**Exercise prompt:**
Your copy should match the listing below exactly, except that it holds no images.

[Supplied data — start]

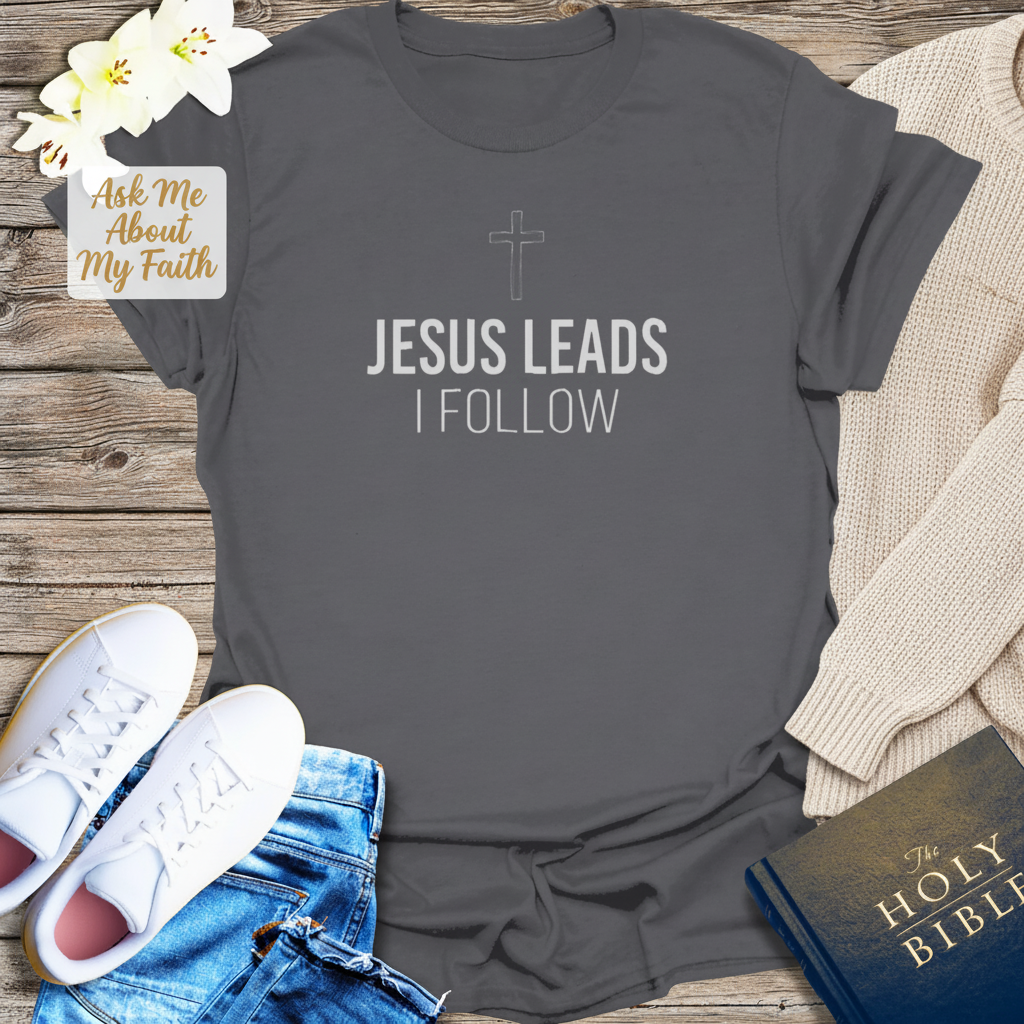 Jesus Leads I Follow T-Shirt__pair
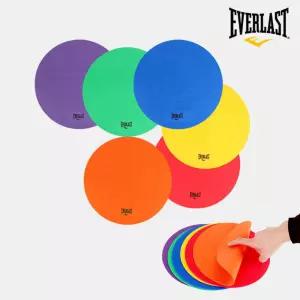 에버라스트 국내생산 rainbow 원마커 6매 kc인증체육용교구 실내 라운드바커 색깔놀이 숫자 기타활동 스포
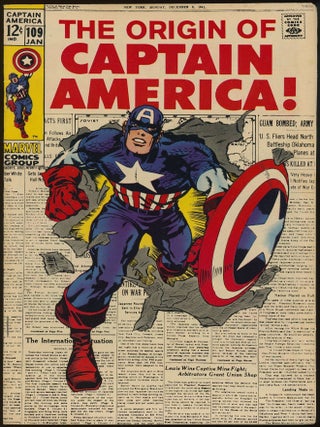 Item #32999 CAPTAIN AMERICA NUMBER 109: The Hero That Was. CAPTAIN AMERICA. January 1969 ., Stan...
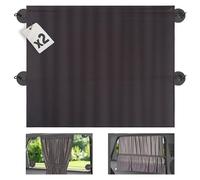 Zamboo Universal Car Window Sun Shade/Baby Sun Protection Shield with Curtain Drawstring / 68x 50cm - Grey (2 Pack)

[Supplied data — finish]

**Problem solution:**
 Jesus Leads I Follow T-Shirt__pair
 에버라스트 국내생산 rainbow 원마커 6매 kc인증체육용교구 실내 라운드바커 색깔놀이 숫자 기타활동 스포
 Item #32999 CAPTAIN AMERICA NUMBER 109: The Hero That Was. CAPTAIN AMERICA. January 1969 ., Stan...
 Zamboo Universal Car Window Sun Shade/Baby Sun Protection Shield with Curtain Drawstring / 68x 50cm - Grey (2 Pack)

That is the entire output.